Saturday, October 5, 2013

The Mash Fest #1



Pursuing the first batch meant re reading a home brew book to try and remember key processes that turn out good beer. Number one on the list is perfect sanitation followed by good water. The rest is semi easy, like baking or cooking; ingredients and timers to help us along. Water comes to a boil and liquid malt extract is added with stages of grain and hops for about an hour. Once complete, your kitchen and most of the house smells like warm roasted malt, an aroma I happen to love. Pitching the yeast is a bit tricky because the boiling wort (wert-Unfermented beer)  has to cool down to 70-75 degrees before the yeast will activate against the sugars and provide the proper buzz most beer drinkers seek.  As the wort enters the fermenter (plastic bucket) and we sprinkle the dried yeast over the top of the brownish tepid mixture, it's off to a dark place for seven days for what is known as the primary fermentation. 

The first batch went off without a hitch although we were slightly late with one of the hop strains and didn't get the timing right on another.  Kitchen was a wreck as I remembered but mostly due to large vessels and pots combined with many tools, tubes, thermometers and siphons. In future posts we will talk detail and process in depth but for now let's get this batch, cleverly named, "Ditzy" in a pint glass and down the hatch for a taste review. 

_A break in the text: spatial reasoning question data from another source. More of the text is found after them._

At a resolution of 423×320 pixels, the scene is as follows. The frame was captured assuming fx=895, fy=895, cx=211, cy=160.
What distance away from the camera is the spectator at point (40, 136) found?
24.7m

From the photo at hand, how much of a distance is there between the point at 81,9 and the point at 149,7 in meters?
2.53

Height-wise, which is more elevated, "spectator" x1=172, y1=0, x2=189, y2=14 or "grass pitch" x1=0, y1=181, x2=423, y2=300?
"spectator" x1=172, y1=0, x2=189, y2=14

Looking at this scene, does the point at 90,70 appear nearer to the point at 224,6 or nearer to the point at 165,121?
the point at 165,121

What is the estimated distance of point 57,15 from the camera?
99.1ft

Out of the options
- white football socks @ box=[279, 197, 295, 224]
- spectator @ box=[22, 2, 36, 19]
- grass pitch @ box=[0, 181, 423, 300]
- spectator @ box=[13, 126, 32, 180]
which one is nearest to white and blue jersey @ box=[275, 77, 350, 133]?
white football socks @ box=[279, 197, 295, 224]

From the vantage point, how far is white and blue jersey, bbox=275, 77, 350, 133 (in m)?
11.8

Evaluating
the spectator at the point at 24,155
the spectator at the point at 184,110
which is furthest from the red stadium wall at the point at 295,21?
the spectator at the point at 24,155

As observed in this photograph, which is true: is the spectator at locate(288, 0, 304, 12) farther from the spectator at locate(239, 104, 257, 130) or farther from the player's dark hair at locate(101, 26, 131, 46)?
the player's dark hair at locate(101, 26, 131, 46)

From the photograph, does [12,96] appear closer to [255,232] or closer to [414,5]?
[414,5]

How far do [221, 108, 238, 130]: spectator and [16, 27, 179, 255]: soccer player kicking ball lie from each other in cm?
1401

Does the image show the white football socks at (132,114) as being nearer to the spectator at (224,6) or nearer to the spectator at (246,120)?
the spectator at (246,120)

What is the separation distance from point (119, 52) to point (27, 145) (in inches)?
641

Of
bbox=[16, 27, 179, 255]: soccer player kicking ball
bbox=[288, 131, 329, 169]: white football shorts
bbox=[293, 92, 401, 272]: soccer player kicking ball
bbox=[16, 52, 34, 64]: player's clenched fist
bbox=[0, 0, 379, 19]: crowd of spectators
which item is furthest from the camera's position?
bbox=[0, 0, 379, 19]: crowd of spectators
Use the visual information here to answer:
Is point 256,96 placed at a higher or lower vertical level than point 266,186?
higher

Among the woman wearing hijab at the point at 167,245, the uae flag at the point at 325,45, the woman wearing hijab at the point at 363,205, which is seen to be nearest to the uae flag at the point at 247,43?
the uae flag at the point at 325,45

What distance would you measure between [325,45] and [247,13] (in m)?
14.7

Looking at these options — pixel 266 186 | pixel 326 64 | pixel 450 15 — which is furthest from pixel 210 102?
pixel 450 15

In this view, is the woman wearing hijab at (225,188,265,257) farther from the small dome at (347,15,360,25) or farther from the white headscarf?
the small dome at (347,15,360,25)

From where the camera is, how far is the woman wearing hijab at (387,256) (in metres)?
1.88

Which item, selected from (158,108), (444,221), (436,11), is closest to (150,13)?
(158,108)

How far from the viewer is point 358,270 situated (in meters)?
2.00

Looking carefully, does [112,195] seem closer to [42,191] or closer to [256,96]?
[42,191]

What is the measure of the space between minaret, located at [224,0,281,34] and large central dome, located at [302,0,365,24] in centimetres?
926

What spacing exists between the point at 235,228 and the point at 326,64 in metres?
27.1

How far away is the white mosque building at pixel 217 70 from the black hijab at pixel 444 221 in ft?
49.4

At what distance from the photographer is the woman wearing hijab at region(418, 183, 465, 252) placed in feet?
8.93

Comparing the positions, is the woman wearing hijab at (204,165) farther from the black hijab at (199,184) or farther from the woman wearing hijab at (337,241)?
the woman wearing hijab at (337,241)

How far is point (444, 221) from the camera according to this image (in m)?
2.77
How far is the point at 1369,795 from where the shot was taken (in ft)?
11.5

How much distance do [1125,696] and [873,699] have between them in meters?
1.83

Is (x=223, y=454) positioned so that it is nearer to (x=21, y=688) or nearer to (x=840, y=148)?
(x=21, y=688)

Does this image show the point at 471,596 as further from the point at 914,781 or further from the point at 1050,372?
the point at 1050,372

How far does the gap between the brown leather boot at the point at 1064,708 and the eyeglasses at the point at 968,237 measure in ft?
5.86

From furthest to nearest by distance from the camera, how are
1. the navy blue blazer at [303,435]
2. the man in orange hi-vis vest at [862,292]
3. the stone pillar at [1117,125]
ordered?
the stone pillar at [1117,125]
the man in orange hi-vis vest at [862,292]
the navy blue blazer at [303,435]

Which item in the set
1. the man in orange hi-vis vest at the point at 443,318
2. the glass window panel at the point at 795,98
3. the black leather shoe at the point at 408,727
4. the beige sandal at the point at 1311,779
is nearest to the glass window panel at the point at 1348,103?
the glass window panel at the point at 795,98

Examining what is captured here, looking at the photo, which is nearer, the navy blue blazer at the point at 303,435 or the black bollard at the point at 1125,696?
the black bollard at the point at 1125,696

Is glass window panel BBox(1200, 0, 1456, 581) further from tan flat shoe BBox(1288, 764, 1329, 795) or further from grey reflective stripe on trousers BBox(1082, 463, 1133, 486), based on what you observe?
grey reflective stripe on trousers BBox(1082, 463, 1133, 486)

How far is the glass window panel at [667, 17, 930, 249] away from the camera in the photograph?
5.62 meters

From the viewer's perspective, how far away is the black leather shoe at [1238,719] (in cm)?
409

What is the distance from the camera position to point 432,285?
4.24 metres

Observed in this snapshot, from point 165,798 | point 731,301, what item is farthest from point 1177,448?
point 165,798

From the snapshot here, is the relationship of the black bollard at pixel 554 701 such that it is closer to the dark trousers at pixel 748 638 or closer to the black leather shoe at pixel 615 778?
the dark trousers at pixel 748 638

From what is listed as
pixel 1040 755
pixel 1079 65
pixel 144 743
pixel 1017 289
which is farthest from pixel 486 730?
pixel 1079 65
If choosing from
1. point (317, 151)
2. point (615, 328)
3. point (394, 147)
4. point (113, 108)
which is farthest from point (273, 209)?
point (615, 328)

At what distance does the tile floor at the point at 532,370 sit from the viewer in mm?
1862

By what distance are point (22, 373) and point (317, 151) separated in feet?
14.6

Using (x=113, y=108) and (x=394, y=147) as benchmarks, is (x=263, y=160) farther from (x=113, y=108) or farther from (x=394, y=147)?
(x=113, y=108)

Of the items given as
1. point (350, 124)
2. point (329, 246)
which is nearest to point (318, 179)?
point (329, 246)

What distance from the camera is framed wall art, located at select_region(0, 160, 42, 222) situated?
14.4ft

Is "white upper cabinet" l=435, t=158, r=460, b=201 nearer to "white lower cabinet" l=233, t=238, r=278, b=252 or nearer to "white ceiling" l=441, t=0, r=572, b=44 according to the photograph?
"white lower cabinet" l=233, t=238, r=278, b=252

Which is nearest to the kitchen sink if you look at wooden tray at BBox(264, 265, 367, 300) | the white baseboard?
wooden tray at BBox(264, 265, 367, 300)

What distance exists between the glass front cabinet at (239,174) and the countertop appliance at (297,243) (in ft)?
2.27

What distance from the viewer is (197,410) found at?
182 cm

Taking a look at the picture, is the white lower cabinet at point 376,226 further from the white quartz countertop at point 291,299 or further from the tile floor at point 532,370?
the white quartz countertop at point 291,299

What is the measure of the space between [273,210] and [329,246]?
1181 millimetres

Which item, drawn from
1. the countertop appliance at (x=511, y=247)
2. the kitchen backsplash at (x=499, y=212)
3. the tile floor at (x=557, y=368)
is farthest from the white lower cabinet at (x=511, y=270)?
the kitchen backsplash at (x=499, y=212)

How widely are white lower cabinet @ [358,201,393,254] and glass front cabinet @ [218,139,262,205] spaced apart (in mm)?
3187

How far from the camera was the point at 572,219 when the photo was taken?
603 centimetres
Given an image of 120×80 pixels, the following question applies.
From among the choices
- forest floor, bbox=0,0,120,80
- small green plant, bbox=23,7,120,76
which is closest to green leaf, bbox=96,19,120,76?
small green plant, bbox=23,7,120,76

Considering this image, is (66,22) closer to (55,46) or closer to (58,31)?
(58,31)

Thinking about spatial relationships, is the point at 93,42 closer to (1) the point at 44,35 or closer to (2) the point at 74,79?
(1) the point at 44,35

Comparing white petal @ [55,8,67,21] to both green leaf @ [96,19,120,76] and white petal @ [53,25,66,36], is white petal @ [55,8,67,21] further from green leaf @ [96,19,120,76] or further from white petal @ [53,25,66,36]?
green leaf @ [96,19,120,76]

Now we went a little over the top and kegged our first batch before even knowing what it tasted like. We will cover kegs and bottling in future posts but for now let's assume the keg and tap along with the proper carbonation magically appeared. 
The first thing we noticed was our blonde had a little BeyoncĂ© in it!  A blonde ale should be blonde in color. What I learned was the boil was too vigorous and caramelized the extract to a darker color. Note to self.  The head was perfect, very Sam Adams like and remained atop the glass for the entire drink. The Ale was awesome!  Not a single artifact like I remembered from the past reminding you that it was infact home brew and not Sam Adams. Hoppy, malty with a dry finish and light carbonation much like a Boddingtons Pub Ale. We had done it!  Excitement reigned as we went back to the tap over and over joyous that we were drinking kegged home brew in our basement. A cigar later and we had planned out our entire nano brew future including brew schedules, beer types and a merchandise line.